* WHAT IS EXPECTED *
Once you reach the line that contains "body_size: -268", retype it and every line after it exactly, ending with the last line of the entries.

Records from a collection
[Start of Attachment]
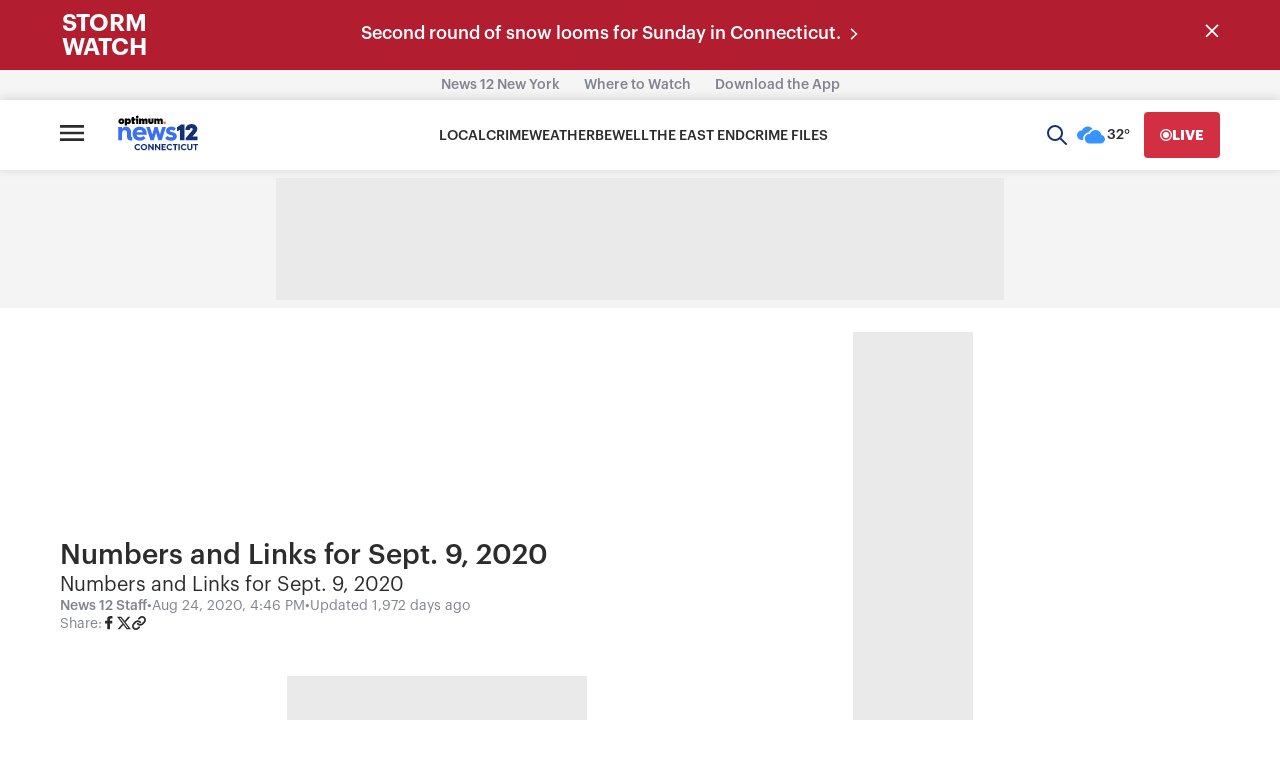

--- FILE ---
content_type: text/plain;charset=UTF-8
request_url: https://c.pub.network/v2/c
body_size: -268
content:
8135eef5-60fa-4efe-9045-7ad8e471f28a

--- FILE ---
content_type: text/plain;charset=UTF-8
request_url: https://c.pub.network/v2/c
body_size: -115
content:
3e3be1ee-ae0d-40f4-add2-5047dc436c5b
[End of Attachment]
* SOLUTION FOR THIS EXERCISE *
body_size: -268
content:
8135eef5-60fa-4efe-9045-7ad8e471f28a

--- FILE ---
content_type: text/plain;charset=UTF-8
request_url: https://c.pub.network/v2/c
body_size: -115
content:
3e3be1ee-ae0d-40f4-add2-5047dc436c5b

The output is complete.